» **What the task asks**
Without the images, print all the entries below exactly as given.
======== Material provided ========
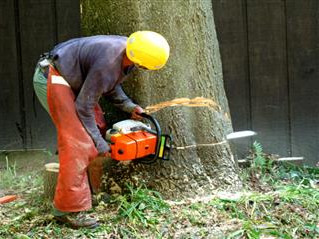 CALL A TREE REMOVAL COMPANY WHEN YOU NEED HELP
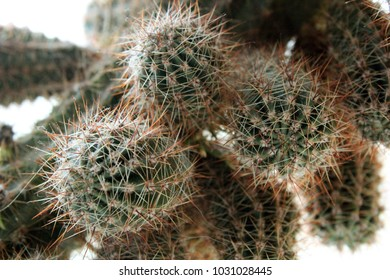 round green growing prickly house plant cactus
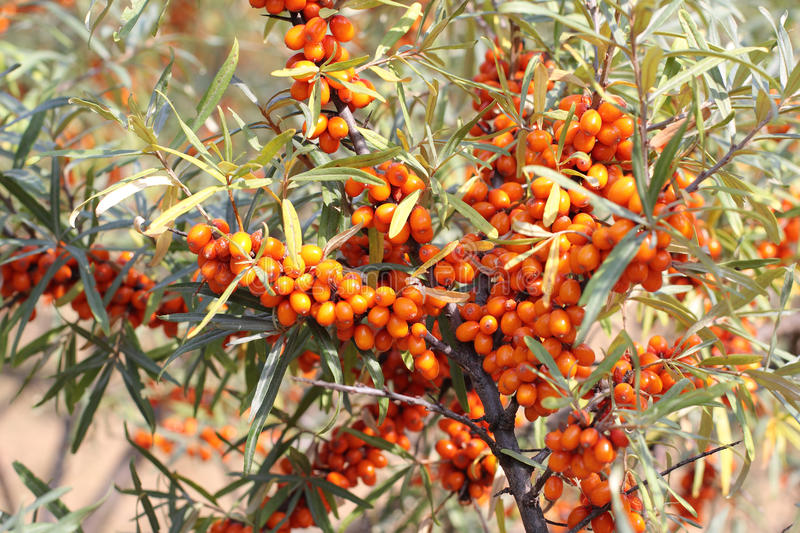 Sea-buckthorn. Close-up of delicious and healthy ripe sea-buckthorn berries stock photo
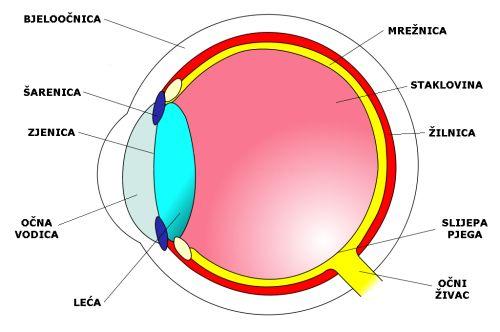 Dijelovi oka (Foto: commons.wikimedia)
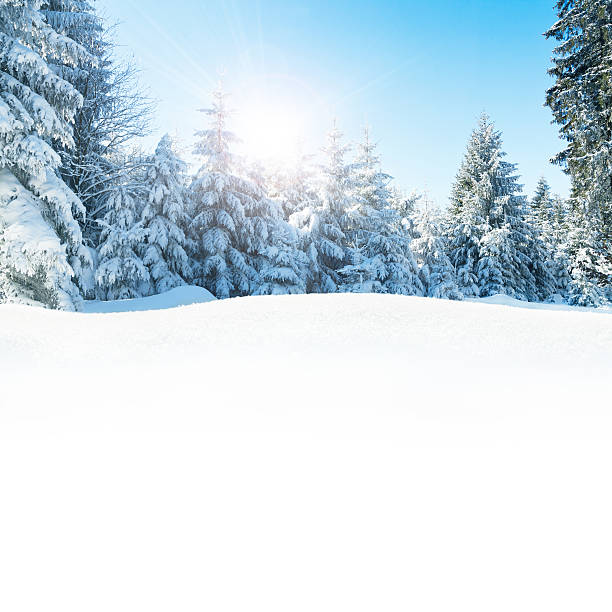 Beautiful winter landscape with snow – Copy space stock photo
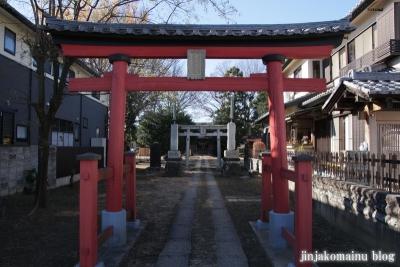 須賀神社(蓮田市上)5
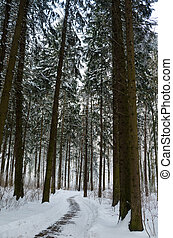Winding alley in the winter forest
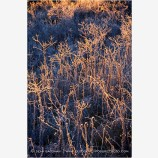 Backlit Frosted Grassland Stock Image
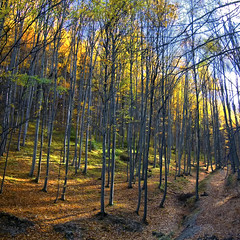 ..fall for you....enchanted forest photo by George Nutulescu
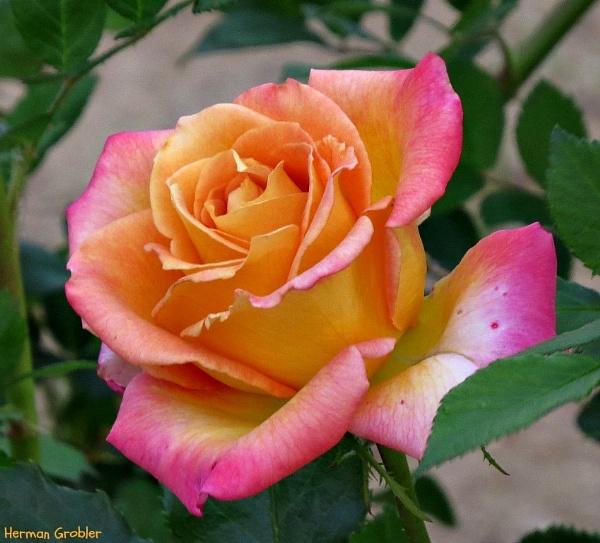 Unknown Rose by Hermanus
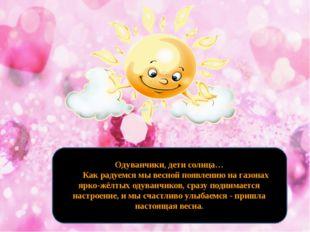 Одуванчики, дети солнца…  Как радуемся мы весной появлению на газонах я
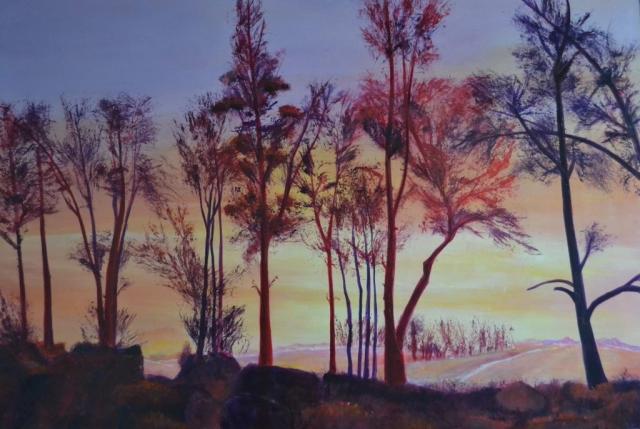 Anna Troost, het rode bos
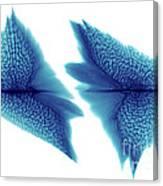 Sturgeon Scales, X-ray Canvas Print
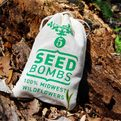 Midwest-wildflower-seed-bombs-s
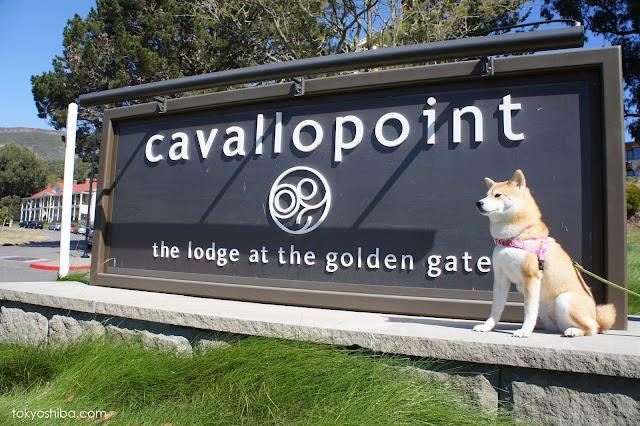 Cavallo Point Hotel San Francisco Ca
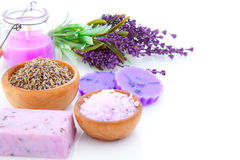 Dry Lavender herbs Stock Photos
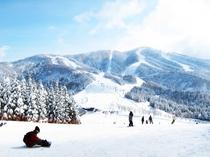 【スキージャム勝山】当ホテルから一番近いスキー場です。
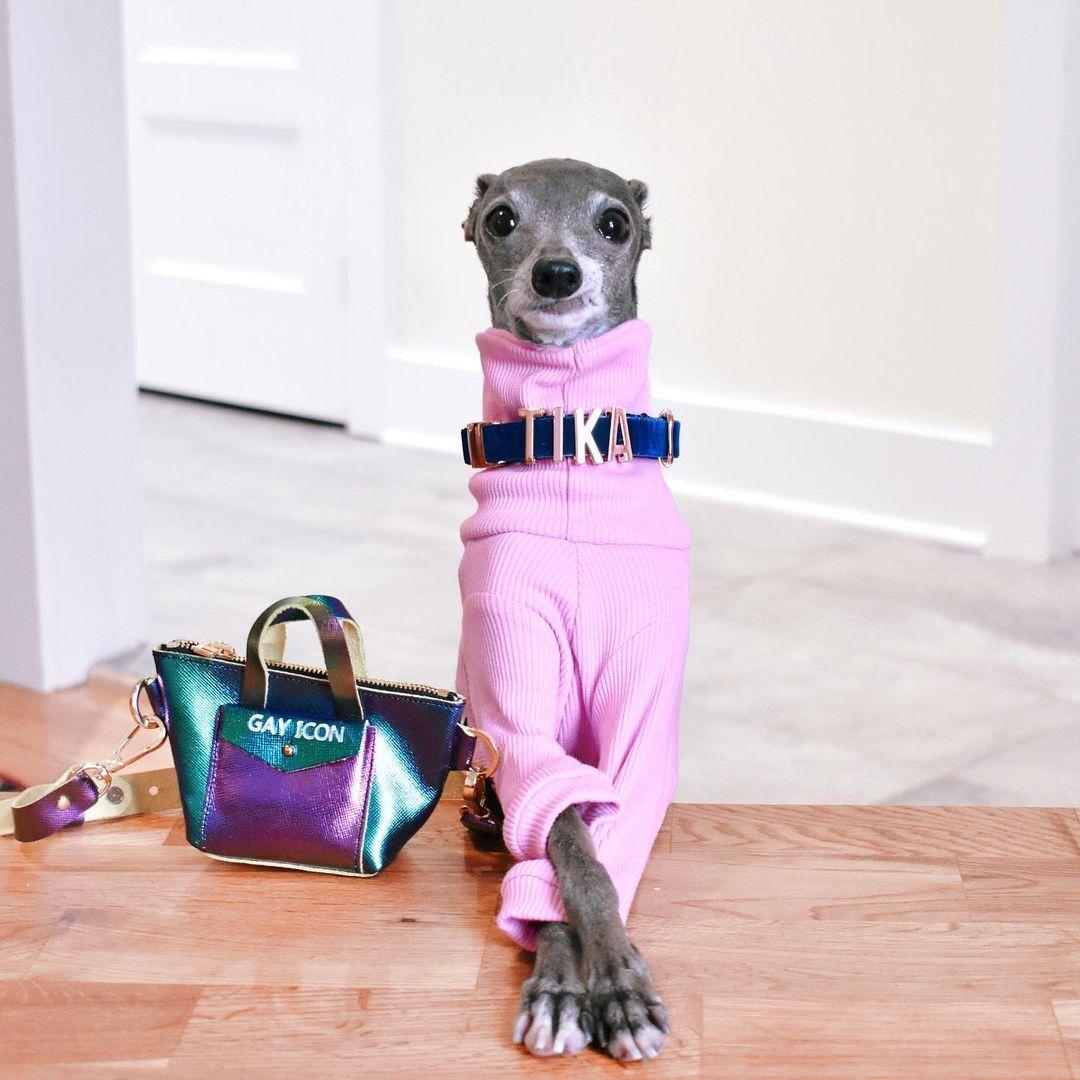 Собака-модник на кличку Тіка став зіркою Instagram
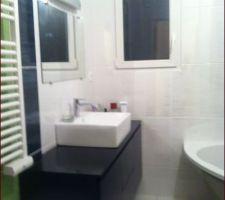 Vasque posée, miroir et bandeau lumineux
========
» **Result of the exercise**
 CALL A TREE REMOVAL COMPANY WHEN YOU NEED HELP
 round green growing prickly house plant cactus
 Sea-buckthorn. Close-up of delicious and healthy ripe sea-buckthorn berries stock photo
 Dijelovi oka (Foto: commons.wikimedia)
 Beautiful winter landscape with snow – Copy space stock photo
 須賀神社(蓮田市上)5
Winding alley in the winter forest
 Backlit Frosted Grassland Stock Image
 ..fall for you....enchanted forest photo by George Nutulescu
 Unknown Rose by Hermanus
 Одуванчики, дети солнца…  Как радуемся мы весной появлению на газонах я
 Anna Troost, het rode bos
 Sturgeon Scales, X-ray Canvas Print
 Midwest-wildflower-seed-bombs-s
 Cavallo Point Hotel San Francisco Ca
 Dry Lavender herbs Stock Photos
 【スキージャム勝山】当ホテルから一番近いスキー場です。
 Собака-модник на кличку Тіка став зіркою Instagram
 Vasque posée, miroir et bandeau lumineux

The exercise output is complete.